The Unethical ComfyUI Guide

The Unethical ComfyUI Guide #


Introduction #


If you need help installing ComfyUI, you didn’t come to the right place. If you are using Windows, you can use the prebuilt package, or you can install it manually otherwise (more fun).

Subsections #


ControlNet
We learn about union, no, not onion, union!
Custom Nodes
Flux
Optimizing ComfyUI Load Times
The document provides steps to optimize ComfyUI load times by enabling compression in the server script and compressing files using gzip and brotli.
Splines vs Straight
An internal monologue about link render modes.
Experimental Stuff
This document contains information that might get outdated before you finish reading it! So make sure you have your glasses on!

Installing Models and LoRAs #


Before you can start using ComfyUI, first you need to get a model and depending on what you want to accomplish, you might need to stock up on some LoRAs.

Models, or checkpoints are the huge files responsible for generating images based on text and/or image input. They are stored in the models\checkpoints folder of your ComfyUI installation. A good place to browse for one is CivitAI, but, since you are here, you are probably going to want to check out CompassMix XL Lightning or Pony Diffusion V6 XL. Both of which are SDXL based, which are a lot more heftier than SD1.5 models. This guide will mostly be focused on using XL models, but eventually I will add a section for working with 1.5!

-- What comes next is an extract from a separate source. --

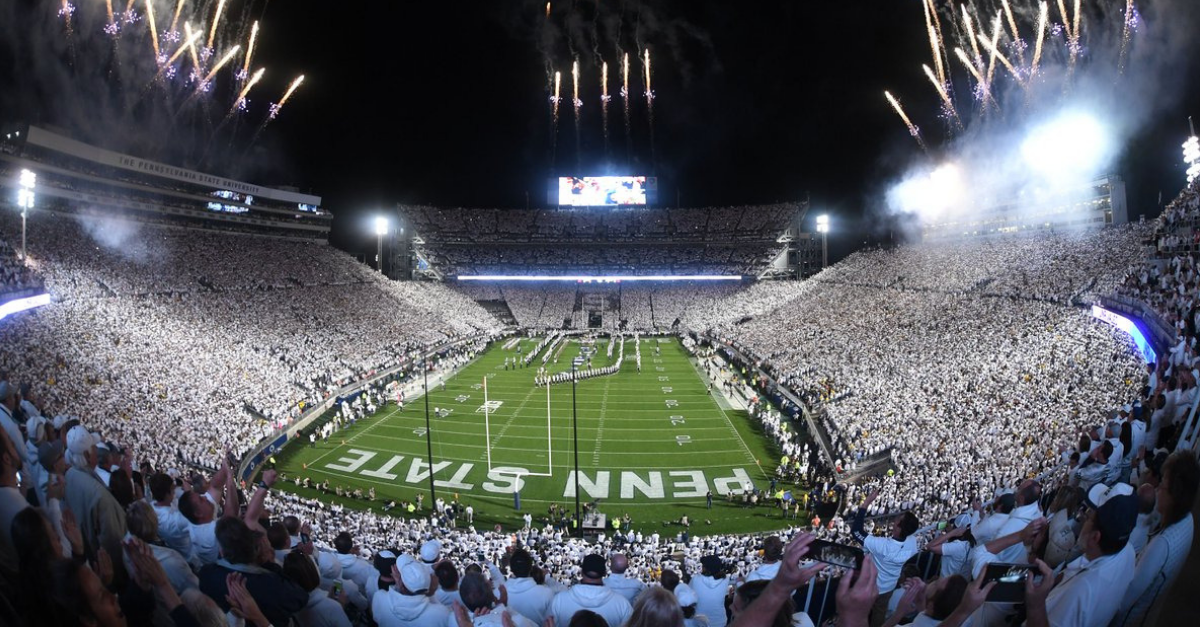 penn state white out poster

LoRAs, or Low-Rank Adaptation is a technique that came along to reduce the costs of fine-tuning LLMs. It works by freezing the pretrained model’s weights and injects trainable rank decomposition matrices into each layer. For now, the important thing is that these have a different method of operation and a different purpose, therefore these are stored separately in the models\loras folder in ComfyUI and you can find a lot of them on this website or on CivitAI and many other places!

You’ll find other folders for other types of models in the models\ folder! Feel free to explore around here, but we’ll worry about them when (if) we get to them.

Node Based Workflow #


Let’s get through the basic stuff quick, so we can get to the fun stuff quicker!

When you open up ComfyUI for the first time you are greeted with the following arcane wizardry:

Arcane Wizardry

It could be a bit daunting at first to wrap your head around all these new concepts, especially when this is the first time you encounter a node based workflow, so much so, that you might feel the need to hop onto Discord, and publicly let 30k people know that you are too dumb to learn ComfyUI and that ComfyUI sucks and that everybody who is trying to help your dumb ass is just a troll! But fuck that! You are stronger than that! Besides, you have 🐺🪄 (me) here to help you get through this shit, quick and easy!

The workflow is the whole thing in the previous screenshot, every node, group and connections you have made, together form this esoteric JSON beast, when people tell you to share your workflow, what they mean really mean, is for you to hit Ctrl + S and send them the JSON file you downloaded after naming your workflow something meaningful. You can also use Workflow Image from the Custom-Scripts custom node, to embed the workflow in an image of your workflow.

Now, let’s start from the beginning and get rid of all this daunting node soup!

Here is how you can clear your workflow, both with the new and old UIs:

Now that we don’t have anything to work with, let’s add a node! There are two ways to do this, first is to right click on an empty part of your workflow (which right now could be, literally anywhere). But this method, even though is well-structured, somehow just sucks! So we are going to left-click twice on an empty part of the workflow instead!